Jolliet secoua tristement la tête en montrant combien il était peu convaincu par ce raisonnement spécieux dont le bon Joncas s’efforçait de le consoler.

Il fallait pourtant bien se rendre ; et la main tremblante de sa mère, qui vint s’appuyer sur son épaule fit taire les élans de la passion que Jolliet sentait bondir en lui.

— Tu l’aimes bien plus que moi ! lui dit Mme Guillot dont les yeux pleins de larmes se fixèrent sur les traits décomposés de son fils.

Celui-ci ne put répondre, et, pour cacher ses larmes se jeta dans les bras de sa mère.

Deux jours plus tard, deux embarcations, les voiles déployées, sortaient de la rivière à Lacaille. Jolliet conduisait le bateau. La chaloupe était dirigée par la femme de Joncas et Mme Guillot.

Quant à Joncas et au Renard-Noir, ils venaient de s’enfoncer dans le bois, à l’endroit où les Iroquois et les captifs avaient disparu, deux jours auparavant.

Les deux embarcations doublaient la Pointe-à-Lacaille, lorsqu’un cri partit du rivage et attira l’attention de Louis Jolliet.

Il aperçut ses deux amis qui lui faisaient signe de les aller chercher sur la rive.

Les ancres furent jetées au fond de l’eau, et Jolliet se rendit à terre sur le canot d’écorce du Renard-Noir.

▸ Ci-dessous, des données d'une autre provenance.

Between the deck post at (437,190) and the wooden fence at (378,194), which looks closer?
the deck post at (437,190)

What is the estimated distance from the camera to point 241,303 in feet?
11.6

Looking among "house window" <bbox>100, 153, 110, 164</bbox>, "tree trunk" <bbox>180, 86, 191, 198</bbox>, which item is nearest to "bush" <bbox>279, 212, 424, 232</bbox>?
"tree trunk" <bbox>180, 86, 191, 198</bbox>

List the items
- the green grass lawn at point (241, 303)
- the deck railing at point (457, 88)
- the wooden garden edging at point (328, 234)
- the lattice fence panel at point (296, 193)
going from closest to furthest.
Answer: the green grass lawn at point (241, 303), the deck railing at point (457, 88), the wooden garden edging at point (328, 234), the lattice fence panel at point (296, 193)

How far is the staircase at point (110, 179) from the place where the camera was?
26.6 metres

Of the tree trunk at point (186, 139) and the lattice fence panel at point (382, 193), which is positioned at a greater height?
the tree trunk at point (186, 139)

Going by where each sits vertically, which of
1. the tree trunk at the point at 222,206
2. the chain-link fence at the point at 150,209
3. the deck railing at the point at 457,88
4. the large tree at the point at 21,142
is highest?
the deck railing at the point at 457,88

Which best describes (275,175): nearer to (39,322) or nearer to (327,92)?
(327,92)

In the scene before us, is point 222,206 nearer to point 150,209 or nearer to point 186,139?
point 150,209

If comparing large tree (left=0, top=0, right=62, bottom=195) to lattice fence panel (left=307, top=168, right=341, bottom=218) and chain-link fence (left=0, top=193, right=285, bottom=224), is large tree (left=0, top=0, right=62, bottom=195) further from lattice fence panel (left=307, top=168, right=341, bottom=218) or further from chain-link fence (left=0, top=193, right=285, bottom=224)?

— C’est ici qu’ils se sont embarqués, lui dit Joncas. Voyez-vous leurs pistes dans le sable. Ils sont partis trop à la hâte pour les effacer.

Jolliet se baissa vers le sol et reconnut, entre toutes les autres, l’empreinte légère du petit pied de Jeanne.

Il s’agenouilla sur la grève et embrassa cette trace en la mouillant de ses larmes.

— Pardonnez-moi, dit-il ensuite à Joncas en se relevant, mais c’est tout ce qui me reste d’elle !

— À votre âge j’en aurais fait autant.

— Lorsque Fleur-d’Étoile courait, jeune fille, sur les bords du grand lac, le Renard-Noir baisait la tige des fleurs qu’elle avait courbées sur son passage ; et le chef indien n’en rougissait point de honte, repartit le Huron qui jeta un regard plein de bonté sur Louis Jolliet.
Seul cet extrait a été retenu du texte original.